***** Data excerpts *****

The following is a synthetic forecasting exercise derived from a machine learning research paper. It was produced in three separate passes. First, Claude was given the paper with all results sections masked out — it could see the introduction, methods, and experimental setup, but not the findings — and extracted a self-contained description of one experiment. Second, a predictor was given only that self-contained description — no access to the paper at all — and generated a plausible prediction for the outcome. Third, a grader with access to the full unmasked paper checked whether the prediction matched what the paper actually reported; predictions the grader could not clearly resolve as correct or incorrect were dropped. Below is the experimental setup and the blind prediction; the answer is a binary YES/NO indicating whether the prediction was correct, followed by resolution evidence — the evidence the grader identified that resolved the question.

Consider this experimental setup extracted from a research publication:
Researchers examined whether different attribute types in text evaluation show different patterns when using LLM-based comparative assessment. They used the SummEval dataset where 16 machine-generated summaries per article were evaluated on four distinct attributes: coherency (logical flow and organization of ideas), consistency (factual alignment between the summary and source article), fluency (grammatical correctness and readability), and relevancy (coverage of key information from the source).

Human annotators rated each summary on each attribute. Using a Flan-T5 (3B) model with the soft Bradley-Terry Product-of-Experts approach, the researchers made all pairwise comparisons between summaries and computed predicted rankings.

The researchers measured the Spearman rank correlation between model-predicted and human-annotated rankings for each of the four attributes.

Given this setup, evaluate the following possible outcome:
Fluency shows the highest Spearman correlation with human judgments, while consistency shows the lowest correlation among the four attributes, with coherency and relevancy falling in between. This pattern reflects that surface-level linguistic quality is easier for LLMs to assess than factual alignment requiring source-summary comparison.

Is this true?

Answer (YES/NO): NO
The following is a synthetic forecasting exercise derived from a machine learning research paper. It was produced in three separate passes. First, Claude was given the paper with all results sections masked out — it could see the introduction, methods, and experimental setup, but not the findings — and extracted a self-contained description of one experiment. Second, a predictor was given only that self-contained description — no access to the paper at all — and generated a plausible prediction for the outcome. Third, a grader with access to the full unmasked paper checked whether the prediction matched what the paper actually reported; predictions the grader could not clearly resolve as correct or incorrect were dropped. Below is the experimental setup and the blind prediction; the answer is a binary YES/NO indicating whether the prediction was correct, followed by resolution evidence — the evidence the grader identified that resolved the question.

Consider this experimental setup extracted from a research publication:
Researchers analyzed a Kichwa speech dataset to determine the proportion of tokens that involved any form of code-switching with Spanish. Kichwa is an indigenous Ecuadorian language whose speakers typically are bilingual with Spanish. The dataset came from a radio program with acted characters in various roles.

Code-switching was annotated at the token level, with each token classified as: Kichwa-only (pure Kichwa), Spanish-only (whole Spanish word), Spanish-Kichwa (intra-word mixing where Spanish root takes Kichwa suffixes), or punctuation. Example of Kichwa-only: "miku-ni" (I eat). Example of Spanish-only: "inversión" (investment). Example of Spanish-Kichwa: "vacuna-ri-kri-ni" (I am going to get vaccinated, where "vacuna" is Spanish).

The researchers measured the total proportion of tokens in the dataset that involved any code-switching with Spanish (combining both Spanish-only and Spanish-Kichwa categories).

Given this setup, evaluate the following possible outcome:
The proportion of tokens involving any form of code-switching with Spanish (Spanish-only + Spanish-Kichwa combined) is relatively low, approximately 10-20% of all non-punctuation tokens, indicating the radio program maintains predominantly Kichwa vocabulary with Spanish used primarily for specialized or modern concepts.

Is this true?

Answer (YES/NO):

*****

What you return must match the records exactly, line for line.

The following is a synthetic forecasting exercise derived from a machine learning research paper. It was produced in three separate passes. First, Claude was given the paper with all results sections masked out — it could see the introduction, methods, and experimental setup, but not the findings — and extracted a self-contained description of one experiment. Second, a predictor was given only that self-contained description — no access to the paper at all — and generated a plausible prediction for the outcome. Third, a grader with access to the full unmasked paper checked whether the prediction matched what the paper actually reported; predictions the grader could not clearly resolve as correct or incorrect were dropped. Below is the experimental setup and the blind prediction; the answer is a binary YES/NO indicating whether the prediction was correct, followed by resolution evidence — the evidence the grader identified that resolved the question.

Consider this experimental setup extracted from a research publication:
Researchers examined whether different attribute types in text evaluation show different patterns when using LLM-based comparative assessment. They used the SummEval dataset where 16 machine-generated summaries per article were evaluated on four distinct attributes: coherency (logical flow and organization of ideas), consistency (factual alignment between the summary and source article), fluency (grammatical correctness and readability), and relevancy (coverage of key information from the source).

Human annotators rated each summary on each attribute. Using a Flan-T5 (3B) model with the soft Bradley-Terry Product-of-Experts approach, the researchers made all pairwise comparisons between summaries and computed predicted rankings.

The researchers measured the Spearman rank correlation between model-predicted and human-annotated rankings for each of the four attributes.

Given this setup, evaluate the following possible outcome:
Fluency shows the highest Spearman correlation with human judgments, while consistency shows the lowest correlation among the four attributes, with coherency and relevancy falling in between. This pattern reflects that surface-level linguistic quality is easier for LLMs to assess than factual alignment requiring source-summary comparison.

Is this true?

Answer (YES/NO): NO
The following is a synthetic forecasting exercise derived from a machine learning research paper. It was produced in three separate passes. First, Claude was given the paper with all results sections masked out — it could see the introduction, methods, and experimental setup, but not the findings — and extracted a self-contained description of one experiment. Second, a predictor was given only that self-contained description — no access to the paper at all — and generated a plausible prediction for the outcome. Third, a grader with access to the full unmasked paper checked whether the prediction matched what the paper actually reported; predictions the grader could not clearly resolve as correct or incorrect were dropped. Below is the experimental setup and the blind prediction; the answer is a binary YES/NO indicating whether the prediction was correct, followed by resolution evidence — the evidence the grader identified that resolved the question.

Consider this experimental setup extracted from a research publication:
Researchers analyzed a Kichwa speech dataset to determine the proportion of tokens that involved any form of code-switching with Spanish. Kichwa is an indigenous Ecuadorian language whose speakers typically are bilingual with Spanish. The dataset came from a radio program with acted characters in various roles.

Code-switching was annotated at the token level, with each token classified as: Kichwa-only (pure Kichwa), Spanish-only (whole Spanish word), Spanish-Kichwa (intra-word mixing where Spanish root takes Kichwa suffixes), or punctuation. Example of Kichwa-only: "miku-ni" (I eat). Example of Spanish-only: "inversión" (investment). Example of Spanish-Kichwa: "vacuna-ri-kri-ni" (I am going to get vaccinated, where "vacuna" is Spanish).

The researchers measured the total proportion of tokens in the dataset that involved any code-switching with Spanish (combining both Spanish-only and Spanish-Kichwa categories).

Given this setup, evaluate the following possible outcome:
The proportion of tokens involving any form of code-switching with Spanish (Spanish-only + Spanish-Kichwa combined) is relatively low, approximately 10-20% of all non-punctuation tokens, indicating the radio program maintains predominantly Kichwa vocabulary with Spanish used primarily for specialized or modern concepts.

Is this true?

Answer (YES/NO):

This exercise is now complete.